Backtracking solves a problem by finding all possible solutions to its sub-problems and neglecting those which can not give a valid solution. It can eliminate many solutions with a single test, making the solution much faster than a brute-force approach. Hence, it is one of the most common topics for interviews.
Can backtracking be implemented using recursion?
Backtracking is also a form of recursion. Recursion is mainly used in those problems where there are chances of multiple solutions. It is used in backtracking to find all possible solutions until we get the best solution for the problem.
How do I know if I have backtracking problems?
There are mainly three types of problems in backtracking:
Decision Problems: To search for a feasible solution.
Optimization Problems: To search for the best solution.
Enumeration Problems: To find all feasible solutions.

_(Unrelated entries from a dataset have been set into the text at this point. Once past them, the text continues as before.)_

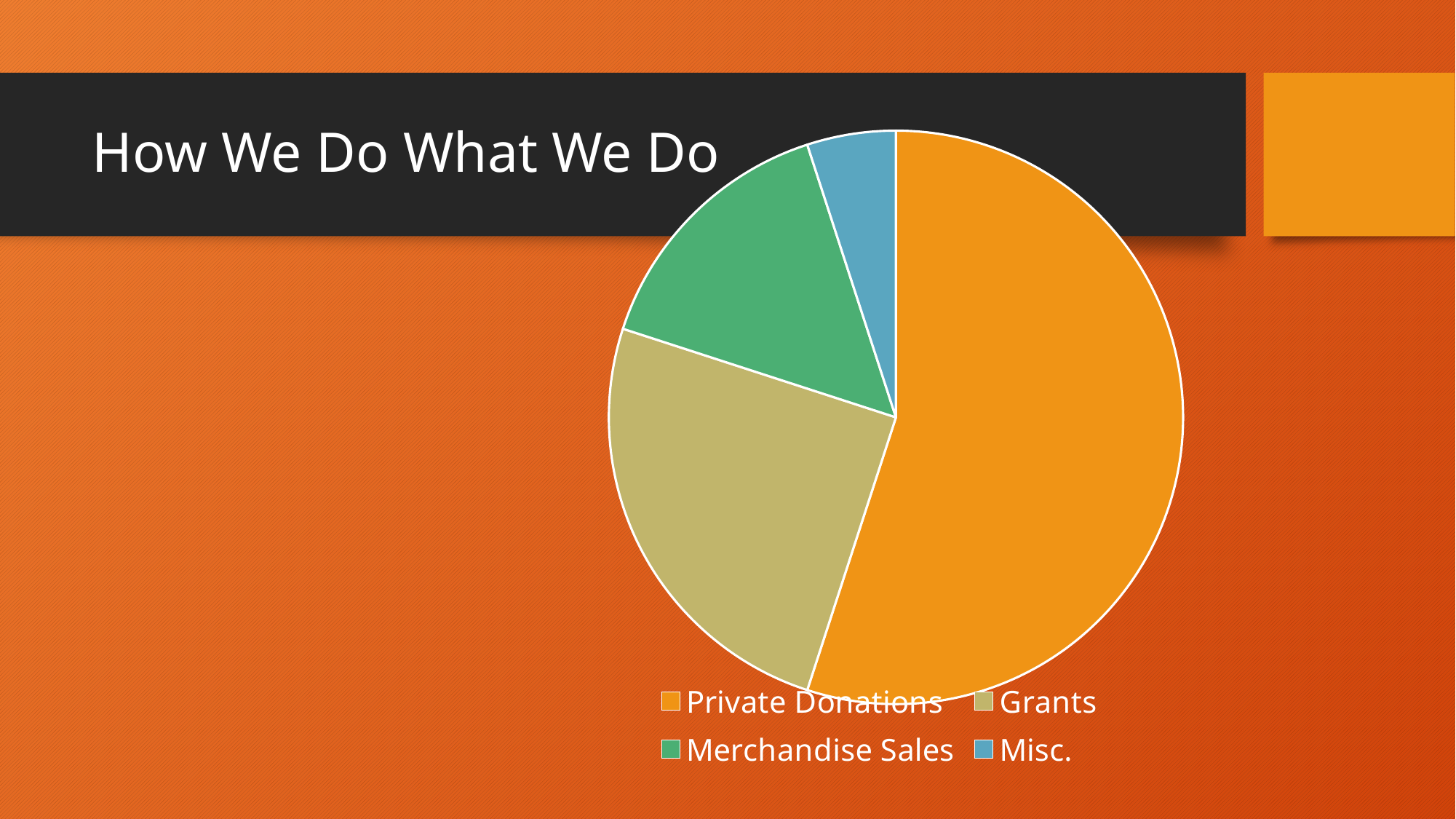
What kind of chart is shown on the slide? pie chart Does the Private Donations slice take up more or less than half of the pie? more Which slice is larger, Misc. or Merchandise Sales? Merchandise Sales Which category is shown in blue in the legend? Misc. Which slice is larger, Grants or Merchandise Sales? Grants What colour is the Merchandise Sales slice? green Which category has the smallest slice of the pie chart? Misc. Which category has the largest slice of the pie chart? Private Donations How many entries does the legend list? 4 How many slices does the pie chart have? 4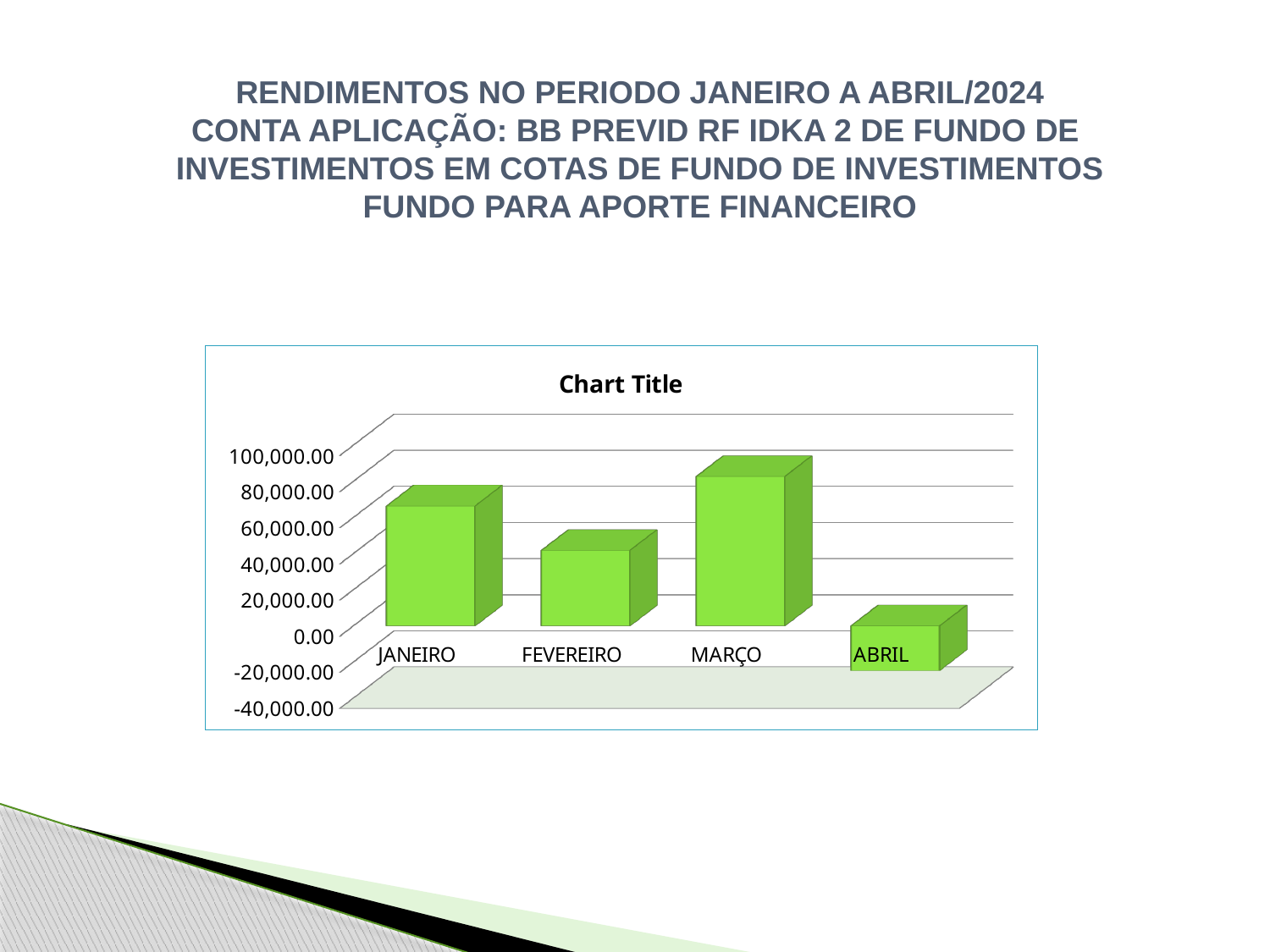
What kind of chart is shown on the slide? bar chart Is the value for ABRIL greater or less than 0.00? less Which is larger, the value for JANEIRO or the value for FEVEREIRO? JANEIRO Is the value for JANEIRO greater or less than 40,000.00? greater What colour are the bars in the chart? green How many months are plotted on the x axis of the chart? 4 Which is larger, the value for MARÇO or the value for FEVEREIRO? MARÇO Which month has the lowest value in the chart? ABRIL Which month has the highest value in the chart? MARÇO Is the value for FEVEREIRO greater or less than 80,000.00? less What title is printed above the plot area of the chart? Chart Title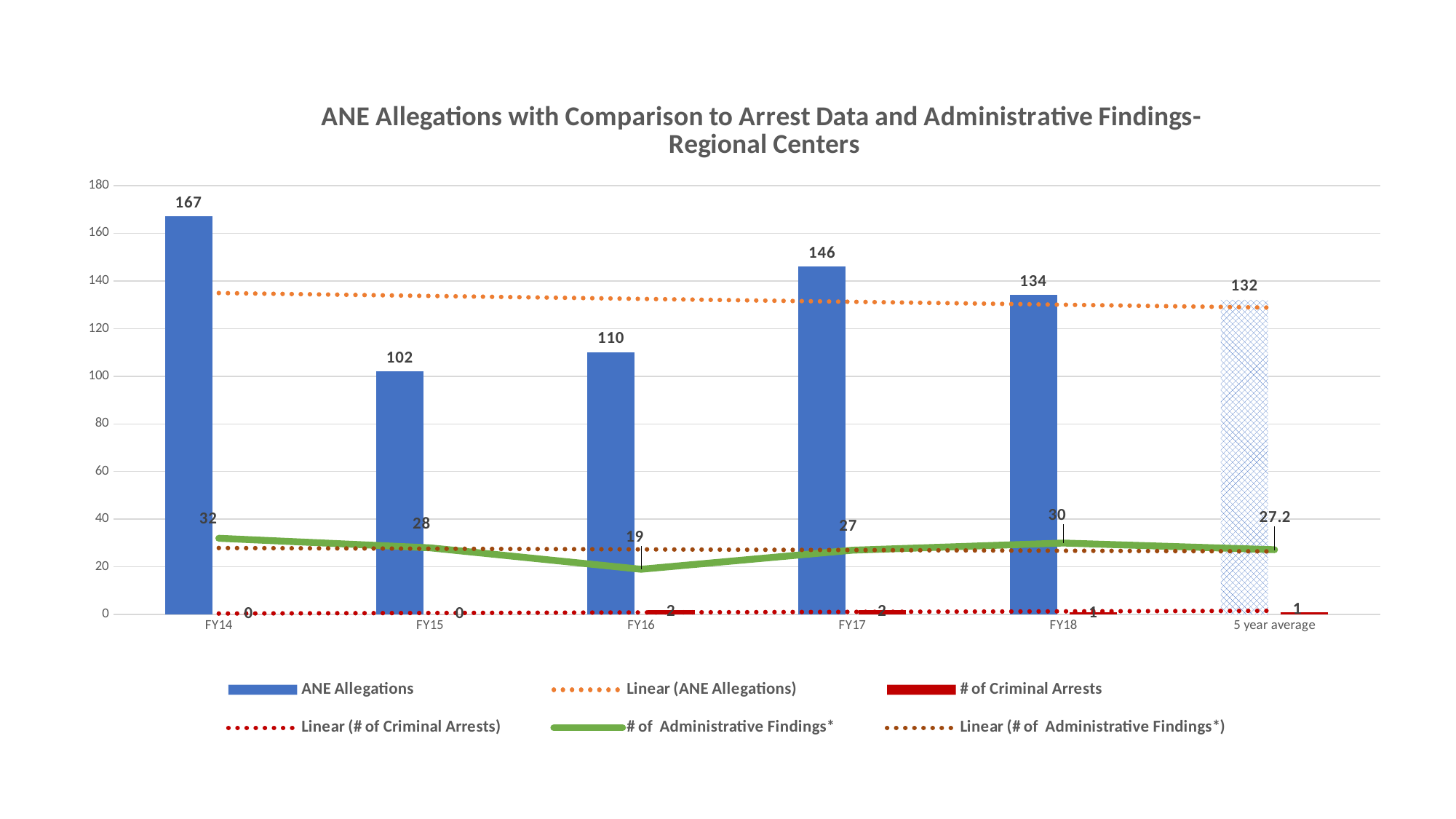
Which fiscal year has the highest number of ANE Allegations? FY14 What is the 5 year average value for # of Administrative Findings? 27.2 What is the ANE Allegations value for the 5 year average? 132 How many series does the legend list? 6 What is the number of Administrative Findings for FY16? 19 How many categories are shown on the x axis? 6 How many Criminal Arrests are shown for FY14? 0 Which year had more ANE Allegations, FY17 or FY18? FY17 Which fiscal year has the lowest number of Administrative Findings? FY16 What is the difference in ANE Allegations between FY14 and FY15? 65 What is the value of ANE Allegations for FY14? 167 Which fiscal year has the lowest number of ANE Allegations? FY15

In general, we can use backtracking to solve any constraint satisfaction problem that has clear and well-defined constraints on any objective solution.
Which algorithm uses backtracking?
A depth-first search is a particular form of backtracking. It uses backtracking to make searches in tree structures. Starting from the root node, we explore as far as possible along each branch before backtracking. Hence, backtracking and depth-first search are similar concepts as in both, we first explore a deeper node and then backtrack.
Which data structure is used for backtracking?
Backtracking problems are solved by constructing a search tree called a state-space tree. State-space tree represents all the possible solutions to the problem, having root node as the initial state and the leaf node as the final state. In this state-space tree, each branch represents a variable, and each level represents a solution.